J’entrai dans la salle.

J’avais ôté mon chapeau en le prenant par les poils ; j’étais reconnaissable, c’était bien moi, il n’y avait pas à s’y tromper, et je ne pus jamais dans la suite invoquer un alibi.

Mais, en voulant monter par-dessus un banc pour arriver du côté de ma classe, voilà un des sous-pieds qui craque, et la jambe du pantalon qui remonte comme un élastique ! Mon tibia se voit, — j’ai l’air d’être en caleçon cette fois ; — les dames, que mon cynisme outrage, se cachent derrière leur éventail…

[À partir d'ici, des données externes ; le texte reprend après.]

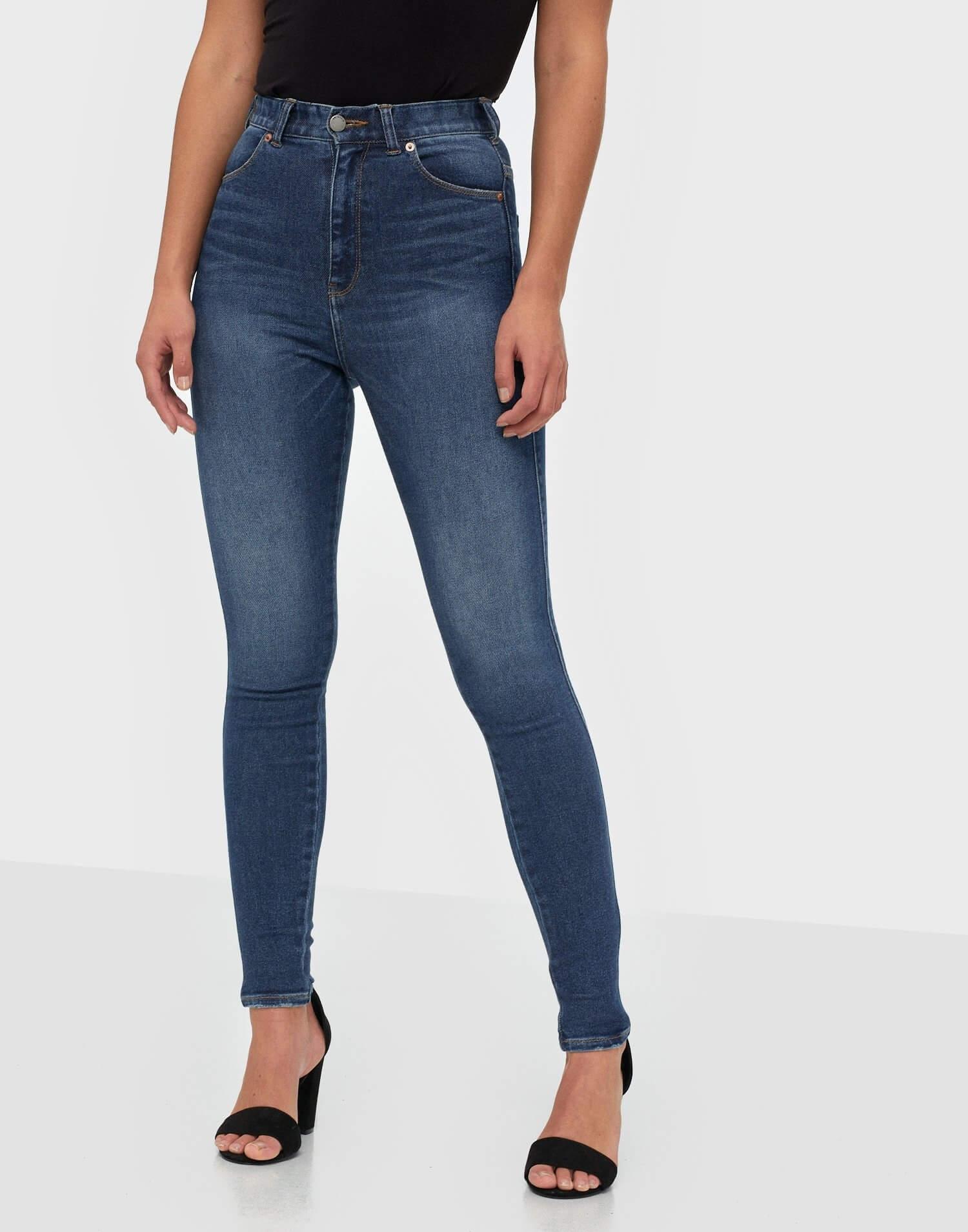 Ett par tighta, blåa jeans från Dr Denim.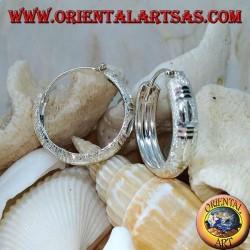 24 mm breite Ohrringe aus Diamant und satiniertem Silber.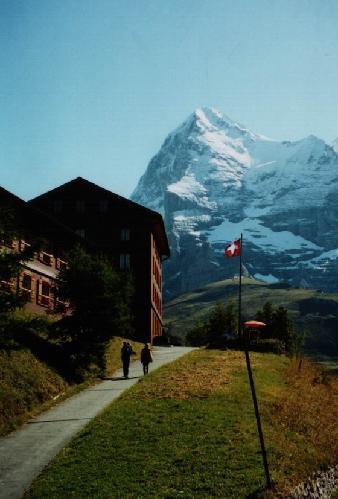 سويسرا .. ارقى واجمل بلدان العالم 777_2_1097510101
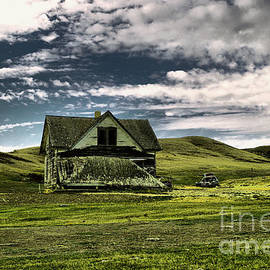 An old house falling in by Jeff Swan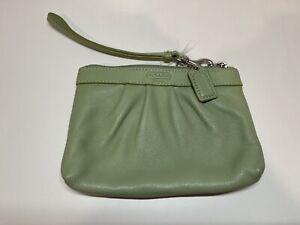 NWOT Vintage Coach Pleated Wristlet Seafoam Green Blue Leather Mini Purse Wallet
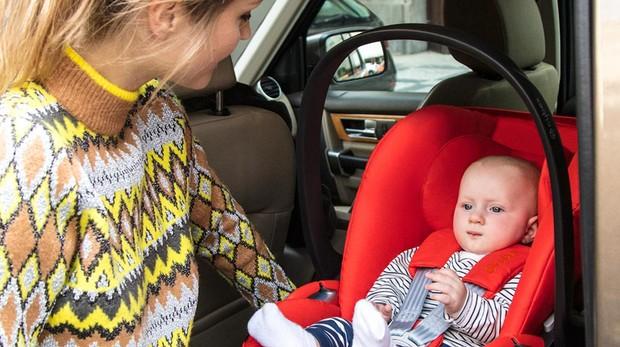 bebe 19 meses solo silla coche
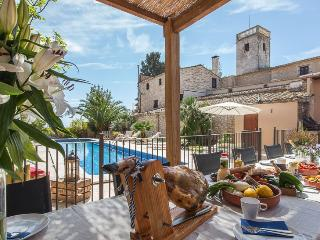 Charming villa 15th cent. by Sitges from 26-35! - Sitges vacation rentals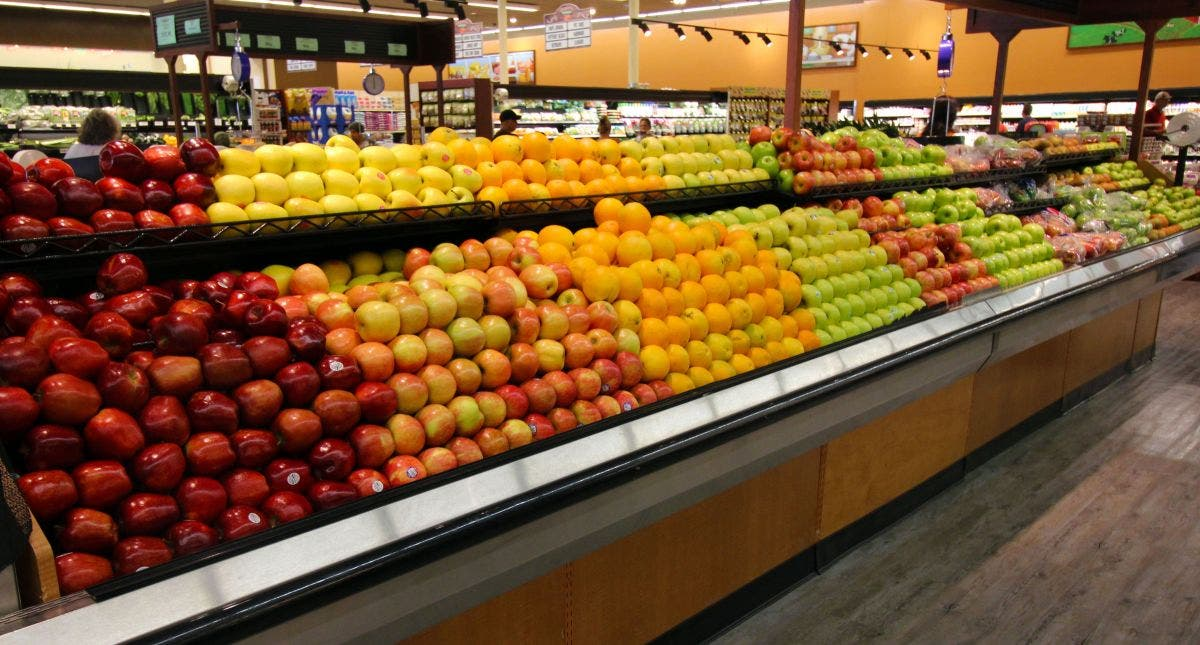 Carnival Supermarkets Promote Healthy Eating With 10 Cent Fruit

Du haut de l’estrade, on a remarqué un tumulte dans le fond de la salle.

Les autorités se parlent à l’oreille, le général se lève et regarde : on se demande le secret de ce tapage.

« Jacques, baisse ta culotte, » dit ma mère à ce moment, d’une voix qui me fusille et part comme une décharge dans le silence.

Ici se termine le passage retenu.